Exercises to complete:
• 1. In the Golden Bough text, on which tree was the Golden Bough found growing?
• 2. Pick up the Golden Bough text after its last sentence and keep writing it.

Quoted passage:

>> begin

The mythology and legends of a ‘Golden Bough’ are well known. Until recently, the last time it was seen and heard of, was 3,000 years ago, immortalised by Roman writers such as Virgil, 2,000 years ago, in connection with the Trojan hero Aeneas, who appeared in both Virgil’s ‘Aeneid’ and Homer’s ‘Iliad’. These classic writers were recording events that had occurred a thousand years before them.
Aeneas was the son of the Prince Anchises and the goddess Venus (Aphrodite), the second cousin of King Priam of Troy. Aeneas features in both Greek and Roman mythology. In the Roman, he is celebrated as their first true hero. Aeneas was a warrior and in Virgil’s ‘Aeneid’, we learn that he was one of the few Trojans who was not killed or enslaved when Troy fell. Troy was on the northwest corner of what was Anatolia, Hittite country, now modern Turkey. When, in Homer’s ‘Iliad’, he fell under the assault of Achilles, the central character of the Trojan war, in Homer’s ‘Iliad’, the god Poseidon, notes that Aeneas, though from a junior branch of the royal family, is destined to become King of the Trojan people. At the end of the Trojan War, there were few survivors. Aeneas escaped from Troy to Italy and decided he must see his dead father, Anchises. Protected by the Golden Bough, his talisman, and with the help of the Sybil, he journeys into the Underworld where he meets both his dead wife Dido and his father who shows him the future of his descendents and thus the history of Rome.
So this, in brief, was the story of the Golden Bough as immortalised in legend. And this was the last that was seen of it, until now, 3,000 years later. Its reappearance is one of the most unexpected and extraordinary, mystical events of our time. Since the Golden Bough was found, growing on the ancient yew at Defynnog, possibly the oldest tree in Europe, it has appeared on a dozen other ancient yews in Britain. The yews that bear it are remarkably, all trees of some historical importance, possibly planted originally by those who knew they were special and different. The reappearance of the Golden Bough at the beginning of the new millennium, almost as if it was programmed to do so, felt highly significant and raised questions as to its purpose and meaning, particularly when other yews began to follow suit.

>> end

Dataset section:

>> begin

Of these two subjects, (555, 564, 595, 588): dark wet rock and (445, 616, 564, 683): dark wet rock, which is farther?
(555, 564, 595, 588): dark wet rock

>> end

Answers for the tasks:
• 1. On the ancient yew at Defynnog.

• 2.
The Golden Bough is the stuff of dreams. Virgil said it was always a rare sight and called it ‘The fateful brand, unseen for many years.’ All the evidence as to why the Golden Bough was never the mistletoe, nor the Holme Oak, as has been wrongly thought, is detailed in Janis Fry’s book, ‘The God Tree’. The Golden Bough, described by Virgil as ‘a fatal branch’ grows from the ‘double fatal tree in a gloomy vale’. A tree referred to in these terms, could only be a Yew, the tree connected with Fate since ancient times. Virgil writes of ‘The lurking gold upon the fatal tree’ and says, ’Conduct my steps to find the fatal tree’. His reference to ‘double fatal’ or ‘double tree’, concerned the double aspect of the yew with both its death dealing poison and its life giving properties. He describes the tree as ‘The double tree that bears the golden bough’ However the Yew on which this fatal golden branch grows, is not just any old yew tree but a most special Yew, for it is only on one tree in the sacred grove at the entrance to Avernes, the Underworld, that this Golden Bough could be found. Another important thing to note is that this rare bough was not growing on the tree like mistletoe but was actually part of the tree itself.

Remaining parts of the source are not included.